Nagual kadın ve don Juan, birbirleriyle bütünleşmişler. Birbirlerine karşı duydukları bu duygunun sevecenlik ya da gereksinimle herhangi bir ilgisi yokmuş; daha çok, aralarında var olan uğursuz bir engelin ortadan kalkması sayesinde ikisinin tek ve aynı varlığa dönüşmelerinin getirdiği bir duyummuş bu.
Kuralın öngördüğü gibi, don Juan ve Nagual kadın, yıllarca uğraşmışlar ve dört kadın rüya görücüyü, yani Nelinda, Zuleica Cecilia ve Hermelinda’yla üç haberciyi, yani Juan Tuma, Teresa ve Marta’yı yetiştirmişler. Bunları bulmak da, kuralın pragmatik niteliğinin don Juan’a açıkça belirtildiği farklı bir zaman içinde gerçekleşmiş: Bu kişilerin tümü de tam olarak kuralın olmalarını gerektirdiği gibiymişler. Ortaya çıkışları, don Juan’ın velinimeti ve onun topluluğu da dahil olmak üzere, herkes için yeni bir çember oluşturmuş. Don Juan’la onun savaşçıları için bu, rüya görme çemberi anlamına geliyormuş; velinimetiyle onun topluluğu içinse, o güne değin eşine raslanmayan bir kusursuzluk dönemini başlatıyormuş.
Velinimeti don Juan’a, kendi gençliğinde, özgürlüğe ulaşma düşüncesi olarak kuralla ilk kez tanıştırıldığında büyük bir coşkuya kapıldığını, duyduğu sevinçten dolayı bir an donup kaldığını söylemişti. Ona göre özgürlük, hemen önünde, köşenin ardında uzanan bir gerçeklikmiş. Kuralın bir yol gösterici olarak mahiyetini kavrayabildiğinde, iyimserliği ve umutları iki kat artmış. Daha sonraysa, gerçekçilik yaşamında daha ağır basmaya başlamış; yaşlandıkça, gerek kendisinin, gerekse topluluğunun başarı şansının giderek daha az olduğunu düşünmeye başlamış. En sonundaysa, ne yaparlarsa yapsınlar, zayıf, insani bilinçlerinden tam anlamıyla kurtulabilmelerinin olanaksız olduğuna inanır olmuş. Kendisiyle ve yazgısıyla barışmış ve başarısızlığını kabullenmiş. İçindeki benliğinden Kartal için bilincini zenginleştirmekten mutluluk duyduğunu belirtmiş. Kartal her zaman onun içinde olacakmış.
Don Juan bizlere, topluluğu tüm üyelerinin aynı ruh durumunu paylaştıklarını söylemişti. Kuralın önerdiği özgürlüğün, elde edilmesi olanak dışı bir özellik olduğunu düşünüyorlarmış. Kartal’ın temsil ettiği yok edici gücü anlık da olsa görebilmişler ve buna karşı koyabilmek konusunda en ufak bir şanslarının bile bulunmadığını düşünüyorlarmış. Bununla birlikte hepsi de, bundan böyle yaşamlarını, salt kusursuz olabilmek için, kusursuz biçimde yaşamaya karar vermişler.

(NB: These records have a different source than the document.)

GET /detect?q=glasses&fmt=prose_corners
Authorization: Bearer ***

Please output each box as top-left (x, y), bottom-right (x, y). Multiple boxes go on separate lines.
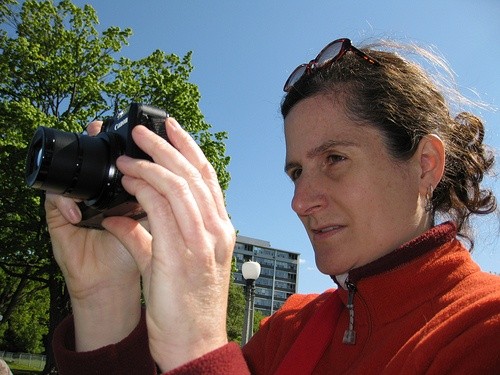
top-left (282, 38), bottom-right (387, 93)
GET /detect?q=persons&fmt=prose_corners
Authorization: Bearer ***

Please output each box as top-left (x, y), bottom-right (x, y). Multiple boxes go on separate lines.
top-left (42, 34), bottom-right (500, 375)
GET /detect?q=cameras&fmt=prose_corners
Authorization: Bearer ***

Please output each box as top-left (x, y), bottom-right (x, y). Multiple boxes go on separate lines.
top-left (24, 103), bottom-right (176, 231)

Don Juan, velinimetinin ve topluluğunun, kendilerini yetersiz hissetmelerine karşın, ya da birlikte böyle hissettikleri için, özgürlüklerini bulmayı başardıklarını söyledi. Üçüncü dikkate girebilmişlerdi—ancak bu, toplu halinde değil, teker teker olmuş. Geçit yolunu bulmuş olmaları, kuralda yer alan gerçekliğin nihai bağlamda doğrulanması anlamına geliyormuş. Gündelik yaşamın bilincini en son terk eden, don Juan’ın velinimeti olmuş. Kurala uyarak, don Juan’ın Nagual kadınını yanına almış. İkisi birlikte toplam bilincin içinde eridikçe, don Juan’la savaşçıları içten içe yanmaya bırakılmışlar—velinimetlerinin dünyasında tanık oldukları her şeyi unutmaya zorlanmanın uyandırdığı duyguyu betimleyebilmek için başka bir anlatım bulamıyordu.

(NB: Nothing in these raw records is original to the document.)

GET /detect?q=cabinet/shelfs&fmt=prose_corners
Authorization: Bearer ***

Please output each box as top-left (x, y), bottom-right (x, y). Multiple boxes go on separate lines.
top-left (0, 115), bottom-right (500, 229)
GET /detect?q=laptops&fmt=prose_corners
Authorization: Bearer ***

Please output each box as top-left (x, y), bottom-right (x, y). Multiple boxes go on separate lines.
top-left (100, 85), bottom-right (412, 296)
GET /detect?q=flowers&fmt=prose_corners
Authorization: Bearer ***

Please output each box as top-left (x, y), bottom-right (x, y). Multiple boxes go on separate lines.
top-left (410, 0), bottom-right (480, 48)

Olanları unutmayan tek kişi, Silvio Manuel’miş. Don Juan’a her biri bir yere dağılmış topluluğun üyelerini bir araya getirmek gibi zor bir görevi veren kişi de Silvio Manuel olmuş. Daha sonra onları kendi bütünlüklerini bulma görevinin içine sürüklemiş. Bu iki görevi yerine getirmek, topluluğun yıllarını almış.
Don Juan unutma konusunu enine boyuna tartışmış ancak bu tartışmalar yalnızca, velinimetlerinin yokluğunda yeniden bir araya gelme ve her şeye en baştan başlama gibi bir durumun yarattığı büyük güçlüklerle ilişkili olarak gerçekleşmiş. Unutmanın, ya da kişinin kendi bütünlüğünü kazanmasının tam olarak ne anlama geldiğini bize hiçbir zaman açıklamamıştı. Bu yönüyle, ancak bizim kendi kendimize becerebilmemize yardım ederek, kendi velinimetinin öğretilerine bağlı kalıyordu.
Bu amaca ulaşabilmek için, la Gorda’yla beni birlikte görme konusunda eğitmişti ve bize insanların bir görücünün gözüne saydam yumurtalar gibi görünmesine karşın, yumurtaya benzeyen bu şeklin aslında bir dış koza, mum alevi renginde, sarımsı ışıltıların meydana getirdiği iç içe halkalardan oluşan, son derece etkileyici, büyüleyici, insanı hayretler içinde bırakan bir çekirdeği çevreleyen parıltılı bir kabuk olduğunu gösterebilmişti. Son buluşmamızda, bir kilisenin çevresinde dolanıp duran insanları görmemizi sağlamıştı. Vakit akşamüstüydü ve hava kararmak üzereydi, ancak katı, saydam kozalarının içinde yaratıklar, çevrelerindeki her şeyin cam gibi parlak ve net biçimde görülebilmesini sağlayacak parlak ışınlar saçıyorlardı. Harikulade bir görüntüydü.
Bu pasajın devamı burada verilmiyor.